Fachbereich Veterinärmedizin



    Untersuchungen zur Infektion mit Oxyuren bei mediterranen Landschildkröten in menschlicher Obhut und ihr Einfluss auf die Entwicklung juveniler Testudo graeca (2013)

    Brosda, Anette (WE 13)
    Berlin: Mensch und Buch Verlag, 2013 — 164 Seiten
    ISBN: 978-3-86387-275-5
    URL (Volltext): http://www.diss.fu-berlin.de/diss/receive/FUDISS_thesis_000000044367
    Institut für Parasitologie und Tropenveterinärmedizin

    Robert-von-Ostertag-Str. 7-13
    Gebäude 35, 22, 23
    14163 Berlin
    +49 30 838 62310

    Abstract / Zusammenfassung

    Stool samples of 276 tortoises (T. hermanni, T. graeca, T. horsfieldii T. marginata) were microscopically examined. For this study a qualitative method (direct smear method) and, in 60 cases, a quantitative method (McMaster technique) was used.
    Almost half of the tortoises were provable infected with oxyurids.
    The oxyurids often co-existed with other tortoise-specific intestinal parasites.
    The most common of them were flagellates and/or ciliates. There was a significant positive correlation between the number of oxyurid eggs found with the direct smear method and the EPG values.
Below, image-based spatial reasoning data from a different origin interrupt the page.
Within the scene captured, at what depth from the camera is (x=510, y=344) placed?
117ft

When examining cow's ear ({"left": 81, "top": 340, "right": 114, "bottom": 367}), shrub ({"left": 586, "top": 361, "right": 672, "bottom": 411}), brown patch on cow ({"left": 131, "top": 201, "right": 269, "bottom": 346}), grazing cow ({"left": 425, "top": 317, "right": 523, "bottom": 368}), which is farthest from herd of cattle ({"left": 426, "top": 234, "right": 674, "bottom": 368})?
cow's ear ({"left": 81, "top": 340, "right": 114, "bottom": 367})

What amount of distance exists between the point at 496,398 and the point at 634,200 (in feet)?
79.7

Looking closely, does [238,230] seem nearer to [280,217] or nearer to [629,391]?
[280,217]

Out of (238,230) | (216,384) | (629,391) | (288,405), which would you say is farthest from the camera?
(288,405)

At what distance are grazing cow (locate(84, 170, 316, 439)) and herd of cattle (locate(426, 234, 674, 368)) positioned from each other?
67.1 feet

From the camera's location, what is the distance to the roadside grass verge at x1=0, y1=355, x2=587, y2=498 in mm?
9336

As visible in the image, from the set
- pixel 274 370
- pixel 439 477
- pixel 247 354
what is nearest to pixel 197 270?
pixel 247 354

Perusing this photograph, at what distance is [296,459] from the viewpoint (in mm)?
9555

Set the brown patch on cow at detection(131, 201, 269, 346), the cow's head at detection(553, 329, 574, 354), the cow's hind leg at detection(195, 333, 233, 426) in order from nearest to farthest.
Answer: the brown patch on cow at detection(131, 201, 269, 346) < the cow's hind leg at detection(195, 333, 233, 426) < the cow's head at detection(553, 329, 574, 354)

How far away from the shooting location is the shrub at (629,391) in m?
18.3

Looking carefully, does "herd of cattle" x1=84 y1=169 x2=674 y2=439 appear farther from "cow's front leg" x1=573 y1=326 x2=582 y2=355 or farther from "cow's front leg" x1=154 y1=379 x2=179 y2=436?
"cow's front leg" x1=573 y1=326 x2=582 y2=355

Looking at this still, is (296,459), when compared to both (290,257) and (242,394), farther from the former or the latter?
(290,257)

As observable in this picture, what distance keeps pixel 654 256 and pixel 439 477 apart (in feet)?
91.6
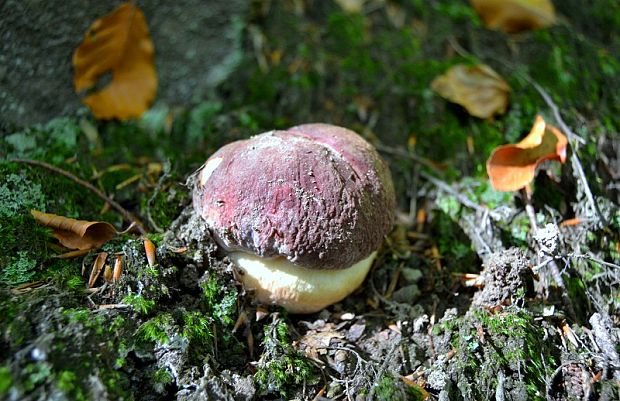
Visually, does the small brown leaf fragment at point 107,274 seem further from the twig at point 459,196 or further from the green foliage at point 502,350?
the twig at point 459,196

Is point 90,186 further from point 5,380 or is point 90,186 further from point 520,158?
point 520,158

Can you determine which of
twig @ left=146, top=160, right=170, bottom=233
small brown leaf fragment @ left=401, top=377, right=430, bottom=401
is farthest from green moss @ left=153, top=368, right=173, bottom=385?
small brown leaf fragment @ left=401, top=377, right=430, bottom=401

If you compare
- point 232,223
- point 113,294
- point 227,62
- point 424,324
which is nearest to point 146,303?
point 113,294

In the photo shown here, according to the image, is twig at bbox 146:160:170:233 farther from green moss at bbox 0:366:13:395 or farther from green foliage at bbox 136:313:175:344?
green moss at bbox 0:366:13:395

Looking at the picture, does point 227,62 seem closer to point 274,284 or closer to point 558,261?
point 274,284

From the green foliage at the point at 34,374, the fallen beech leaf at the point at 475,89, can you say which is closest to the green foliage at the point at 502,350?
the fallen beech leaf at the point at 475,89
In addition, the examination focused on the possible connection between tortoise species, sex, age, the way of keeping them, their socialization, the reasons why stool samples were sent in, anamnesis, symptoms or the treatment with anthelminthics and coprological prevalence of oxyurids and partly also the intensity of egg excretion.
    The study only found a significant statistical relation for age and anamnesis.
    Juvenile tortoises were more frequently infected with oxyurids and this was closely linked to a higher degree of egg excretion.
    Oxyurids were more often detected in animals that seemed to be healthy over the past six months than in animals that became sick during the same period. There are clear indications that tortoises infected with oxyurids show more often symptoms than non-infected animals and infected animals with symptoms show a higher egg excretion than infected tortoises without symptoms. The treatment with anthelminthics had a certain influence on the negative proof of oxyurids and on a reduced excretion of eggs.
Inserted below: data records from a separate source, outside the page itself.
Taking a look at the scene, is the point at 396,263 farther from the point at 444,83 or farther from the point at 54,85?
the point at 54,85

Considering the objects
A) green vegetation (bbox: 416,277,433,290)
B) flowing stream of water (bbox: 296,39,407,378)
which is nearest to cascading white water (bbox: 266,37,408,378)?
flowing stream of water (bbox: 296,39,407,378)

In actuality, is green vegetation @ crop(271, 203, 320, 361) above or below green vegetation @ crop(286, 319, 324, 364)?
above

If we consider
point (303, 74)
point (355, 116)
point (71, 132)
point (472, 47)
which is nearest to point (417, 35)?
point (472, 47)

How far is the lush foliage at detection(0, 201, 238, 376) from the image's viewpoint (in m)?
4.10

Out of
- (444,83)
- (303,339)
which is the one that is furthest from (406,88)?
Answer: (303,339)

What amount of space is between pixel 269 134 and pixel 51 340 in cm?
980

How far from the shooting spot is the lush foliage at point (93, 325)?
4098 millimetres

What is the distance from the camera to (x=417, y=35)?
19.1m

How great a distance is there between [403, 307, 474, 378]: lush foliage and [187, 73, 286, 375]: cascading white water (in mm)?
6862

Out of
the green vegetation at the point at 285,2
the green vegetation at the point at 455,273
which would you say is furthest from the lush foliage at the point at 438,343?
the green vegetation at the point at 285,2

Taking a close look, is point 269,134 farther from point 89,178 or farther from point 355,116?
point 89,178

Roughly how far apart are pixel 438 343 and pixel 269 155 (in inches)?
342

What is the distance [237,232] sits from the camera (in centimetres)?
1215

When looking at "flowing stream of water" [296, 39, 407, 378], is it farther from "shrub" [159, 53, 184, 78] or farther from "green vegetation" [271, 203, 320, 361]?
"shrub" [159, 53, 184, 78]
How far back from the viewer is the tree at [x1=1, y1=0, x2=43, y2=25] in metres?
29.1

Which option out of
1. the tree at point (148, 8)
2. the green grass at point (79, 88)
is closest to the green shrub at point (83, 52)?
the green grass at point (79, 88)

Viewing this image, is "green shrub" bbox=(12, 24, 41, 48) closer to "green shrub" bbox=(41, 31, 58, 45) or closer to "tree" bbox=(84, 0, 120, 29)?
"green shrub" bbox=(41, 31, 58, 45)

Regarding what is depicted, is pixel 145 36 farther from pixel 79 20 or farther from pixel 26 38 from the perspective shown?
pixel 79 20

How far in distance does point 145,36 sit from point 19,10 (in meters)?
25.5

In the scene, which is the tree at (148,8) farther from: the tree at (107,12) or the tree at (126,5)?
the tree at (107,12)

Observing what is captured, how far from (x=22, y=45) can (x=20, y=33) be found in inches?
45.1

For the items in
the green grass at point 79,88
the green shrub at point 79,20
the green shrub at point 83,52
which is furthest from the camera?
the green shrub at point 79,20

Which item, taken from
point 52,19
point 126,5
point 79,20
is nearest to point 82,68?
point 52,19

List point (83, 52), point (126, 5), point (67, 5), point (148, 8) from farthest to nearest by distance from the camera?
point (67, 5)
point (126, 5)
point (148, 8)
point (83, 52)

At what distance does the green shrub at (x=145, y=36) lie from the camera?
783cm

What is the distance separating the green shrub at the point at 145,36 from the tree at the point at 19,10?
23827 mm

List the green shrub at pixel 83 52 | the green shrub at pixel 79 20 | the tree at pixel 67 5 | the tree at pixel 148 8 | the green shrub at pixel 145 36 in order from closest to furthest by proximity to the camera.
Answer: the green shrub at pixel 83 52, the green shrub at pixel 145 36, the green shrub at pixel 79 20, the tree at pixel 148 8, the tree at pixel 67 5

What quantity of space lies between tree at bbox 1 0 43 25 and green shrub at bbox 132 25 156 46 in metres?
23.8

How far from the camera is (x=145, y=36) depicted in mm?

    A feeding trial was carried out with 15 juvenile Testudo graeca ibera that were split into an oxyurid-infected and non oxyurid-infected group. Even though the trial conditions were the same, the infected animals had an advantage regarding their nutrient intake, the development of their weight and apparent digestibility of most of the feed components.
    One can only speculate about the reasons why this is so. One possibility could be that oxyurids brake up faecal matter or another one that they play an active role in the digestion of fibre.